Terminologia

  • Versão de lançamento: Yokohama
  • Atualizado 30 de jan. de 2025
  • 13 min. de leitura
  • Saiba mais sobre os principais conceitos e termos usados na aplicação TPRM.

    Terceiro, quarto e partes externas

    Um terceiro é qualquer organização ou indivíduo com o qual você interagiu ou entrou em um relacionamento comercial. Os terceiros podem ter subsidiárias e podem contratar quarteirizados. Por exemplo, departamentos são subsidiárias. Um quarteirizado pode contratar outras partes (conhecidas como partes n - quinta, sexta e assim por diante). Todas as partes descendentes (quarteirizados até o enésimo grupo) assumem o risco da mesma forma que os terceiros.

    Um fornecedor fornece os bens ou serviços que você usa para produzir ou entregar seus próprios bens ou serviços. Todos os fornecedores são terceiros, mas nem todos os terceiros são fornecedores. Esta é uma lista de alguns outros tipos de terceiros:

    • Fornecedores
    • Afiliados
    • Contrapartes
    • Consultores
    • Parceiros
    • Serviços profissionais
    • Consultores
    • Franquias
    • Revendedores
    • Revendedores
    • Distribuidores
    • Clientes
    • Clientes
    • Equipe terceirizada

    Acordos

    Um compromisso é o relacionamento informal ou contratual que você pretende formar com um terceiro que possa expor sua organização a riscos. O compromisso descreve os serviços ou produtos a serem fornecidos pelo terceiro e outros detalhes do relacionamento. Esses detalhes podem incluir os termos de pagamento, requisitos de confidencialidade e a duração do relacionamento.

    Você pode avaliar cada compromisso usando avaliações internas e externas.
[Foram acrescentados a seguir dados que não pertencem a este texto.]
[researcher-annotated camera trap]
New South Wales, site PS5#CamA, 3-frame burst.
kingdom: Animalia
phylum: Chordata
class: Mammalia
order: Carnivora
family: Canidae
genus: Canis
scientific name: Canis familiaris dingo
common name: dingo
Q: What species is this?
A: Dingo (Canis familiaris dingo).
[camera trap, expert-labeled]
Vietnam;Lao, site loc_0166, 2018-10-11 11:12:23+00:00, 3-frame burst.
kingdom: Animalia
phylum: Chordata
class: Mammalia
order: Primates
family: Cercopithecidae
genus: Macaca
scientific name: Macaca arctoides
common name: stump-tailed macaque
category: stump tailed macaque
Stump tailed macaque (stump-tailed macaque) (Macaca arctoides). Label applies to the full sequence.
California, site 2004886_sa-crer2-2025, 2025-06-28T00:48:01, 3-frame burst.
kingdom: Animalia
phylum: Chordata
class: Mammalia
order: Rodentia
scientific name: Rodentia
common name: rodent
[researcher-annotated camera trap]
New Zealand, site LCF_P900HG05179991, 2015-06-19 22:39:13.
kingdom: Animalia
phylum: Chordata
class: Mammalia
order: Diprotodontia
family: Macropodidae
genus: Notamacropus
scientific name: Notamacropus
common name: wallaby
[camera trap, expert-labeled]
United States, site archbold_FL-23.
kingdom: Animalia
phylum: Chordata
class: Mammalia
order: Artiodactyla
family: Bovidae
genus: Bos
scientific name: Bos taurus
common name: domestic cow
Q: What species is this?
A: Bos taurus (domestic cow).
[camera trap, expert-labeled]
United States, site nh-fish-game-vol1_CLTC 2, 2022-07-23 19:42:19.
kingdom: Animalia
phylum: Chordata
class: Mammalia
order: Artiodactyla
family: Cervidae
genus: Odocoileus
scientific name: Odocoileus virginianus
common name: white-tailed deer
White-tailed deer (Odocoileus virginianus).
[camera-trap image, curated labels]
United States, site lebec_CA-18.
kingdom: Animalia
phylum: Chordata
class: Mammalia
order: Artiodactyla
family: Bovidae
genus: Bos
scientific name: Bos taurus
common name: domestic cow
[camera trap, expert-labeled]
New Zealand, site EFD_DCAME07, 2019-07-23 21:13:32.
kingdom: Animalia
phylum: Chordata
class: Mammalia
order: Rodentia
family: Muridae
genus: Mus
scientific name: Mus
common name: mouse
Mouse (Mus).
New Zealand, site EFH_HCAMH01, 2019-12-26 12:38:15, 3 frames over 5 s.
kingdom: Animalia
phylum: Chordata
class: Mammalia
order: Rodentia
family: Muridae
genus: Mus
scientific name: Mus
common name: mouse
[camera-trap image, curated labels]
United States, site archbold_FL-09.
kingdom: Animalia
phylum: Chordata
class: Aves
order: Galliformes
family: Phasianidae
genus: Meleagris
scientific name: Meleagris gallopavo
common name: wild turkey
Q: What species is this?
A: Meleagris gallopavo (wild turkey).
Os problemas, tarefas, avaliações internas e avaliações externas são associados aos compromissos.

    Neste exemplo, Sua empresa interage com três terceiros e gerencia vários compromissos entre eles.

    Exemplo de hierarquia de três terceiros e seus compromissos associados.

    Os compromissos de terceiros específicos que você pode ter dependem do setor, do tamanho e dos requisitos operacionais. Cada compromisso traz seu próprio conjunto de riscos e requer medidas apropriadas de gestão de riscos (due diligence) para proteger seus interesses.

    Subsidiárias

    Uma subsidiária é uma organização de propriedade ou controlada por terceiros e é considerada parte da organização de terceiros. Eles são normalmente gerenciados como parte do perfil de risco do terceiro. Eles são diferentes de quarteirizados para enésimos participantes que têm contratos com um terceiro e não são de propriedade ou controlados por esse terceiro.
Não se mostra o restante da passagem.